Besides this unfortunate complication, the rest of the trial was safe without any inflammation in the patients. Visual acuity change between treated/untreated eyes and baseline was almost identical (-0.6 and -0.5 letters respectively). The same was found during microperimetry. Further monitoring is needed to determine if the gene therapy has any effect.
Quantification of RPE changes in choroideremia using a Photoshop-based protocol - Yi Zhai
In this study fundus autofluorescence area was measured using the Photoshop quick selection tool. I am always in favor of new, easy ways to study the disease, but I do worry a little that this method is not exactly reproducible. Software is often a moving target so I don’t expect there to always be perfect reproducibility, but it would have been good to at least include the version of Photoshop that was used for this analysis. The difference between graders was was 0.46 (+/- 0.99) mm2. They found an intraclass correlation coefficient of 0.980 between RPE areas as determined by the 2 graders.
Development of a Rapid and Cost-Effective CRISPR-based Molecular Detection Platform for a Novel Myocilin Mutation in Rural Philippines - Edward Ryan Collantes
This was an interesting poster showing the use of CRISPR as a diagnosis tool (termed SHERLOCK by its creators.) This method of diagnosis is a little limited in that you need to know the mutation you are looking for beforehand.
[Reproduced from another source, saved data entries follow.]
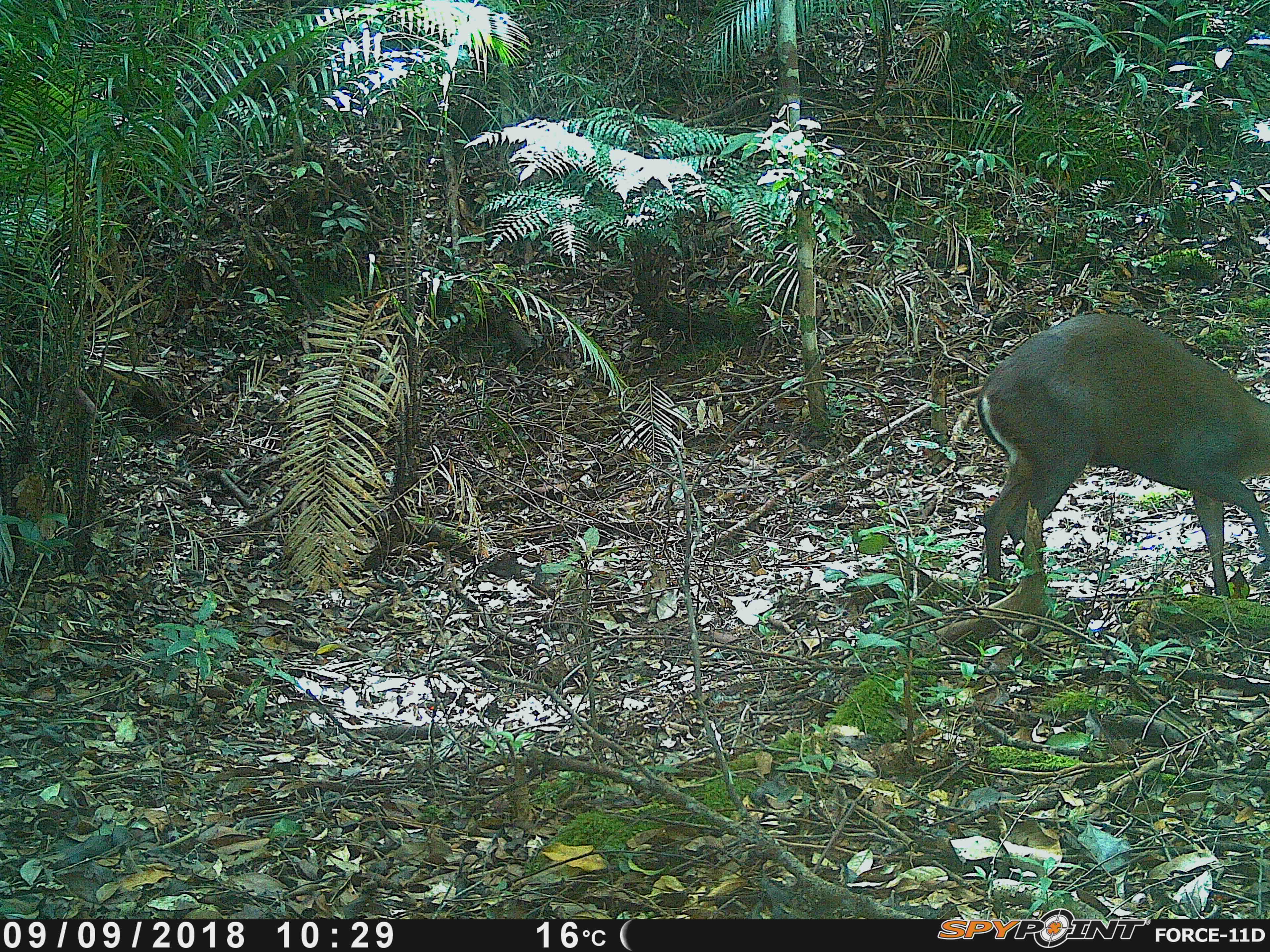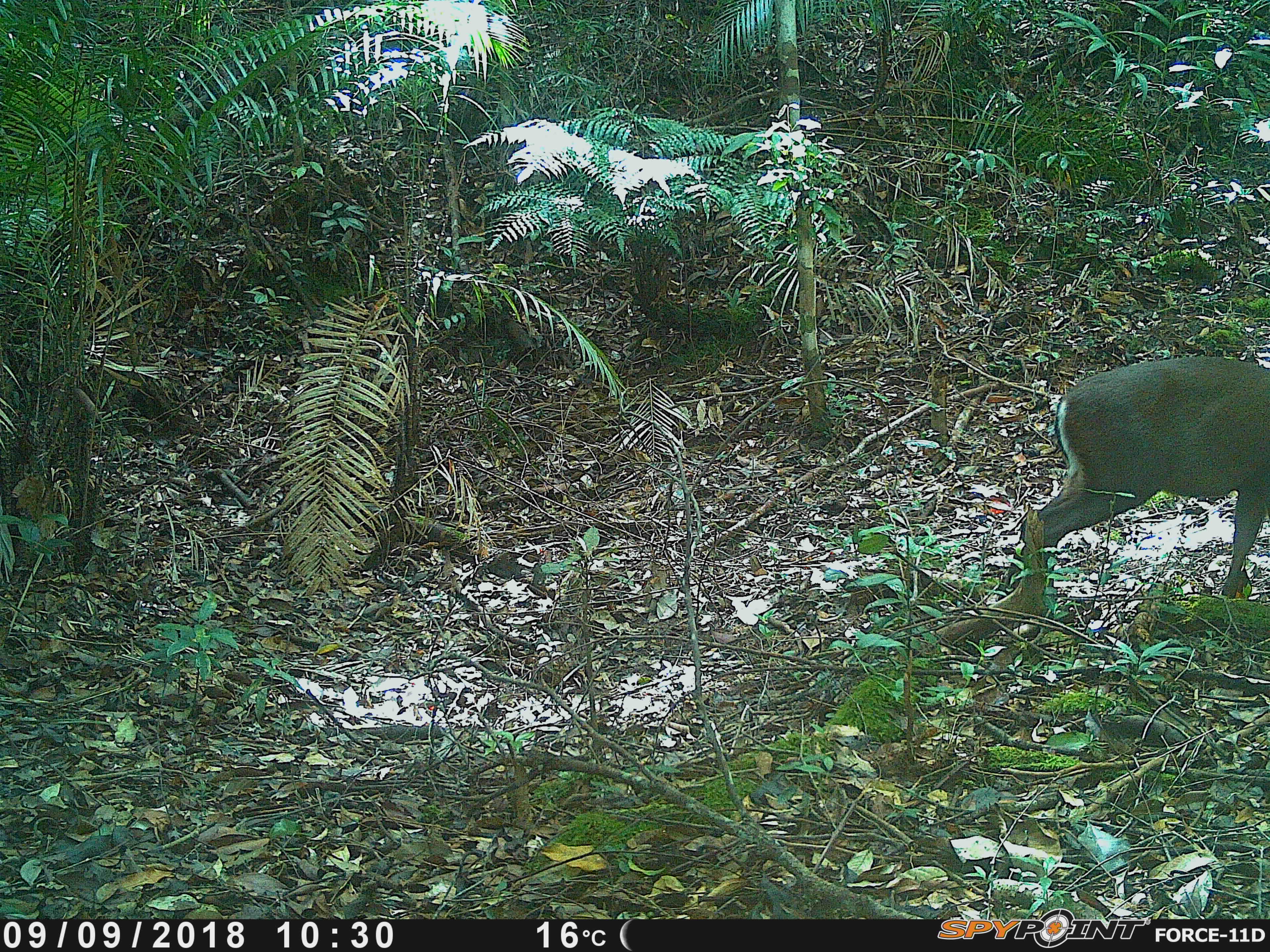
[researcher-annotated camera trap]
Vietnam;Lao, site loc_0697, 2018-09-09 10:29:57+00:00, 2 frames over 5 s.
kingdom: Animalia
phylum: Chordata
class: Mammalia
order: Artiodactyla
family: Cervidae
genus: Muntiacus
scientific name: Muntiacus rooseveltorum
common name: roosevelt's muntjac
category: roosevelts muntjac group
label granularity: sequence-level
Regardless it is always exciting to see cutting edge research being applied in an extremely cost-efficient manner (overall cost was $2) to help in a real way. Too much of research is theoretical and does not end up having a real impact. This method of diagnosis is useful in remote areas where a full diagnostic laboratory is not available.
During a discussion on the immune system and gene therapy, the topic of empty viral capsids came up. Peter Francis from 4D Molecular Therapeutics had the opinion that you want to minimize the amount of empty capsids to reduce inflammation. Paul Sieving cited Kathy Hyde’s opinion that empty capsids are actually a good thing and reduce the immune response during gene therapy. I had not heard this opinion before and want to dig into it more. I will most likely write something in the future about what I find.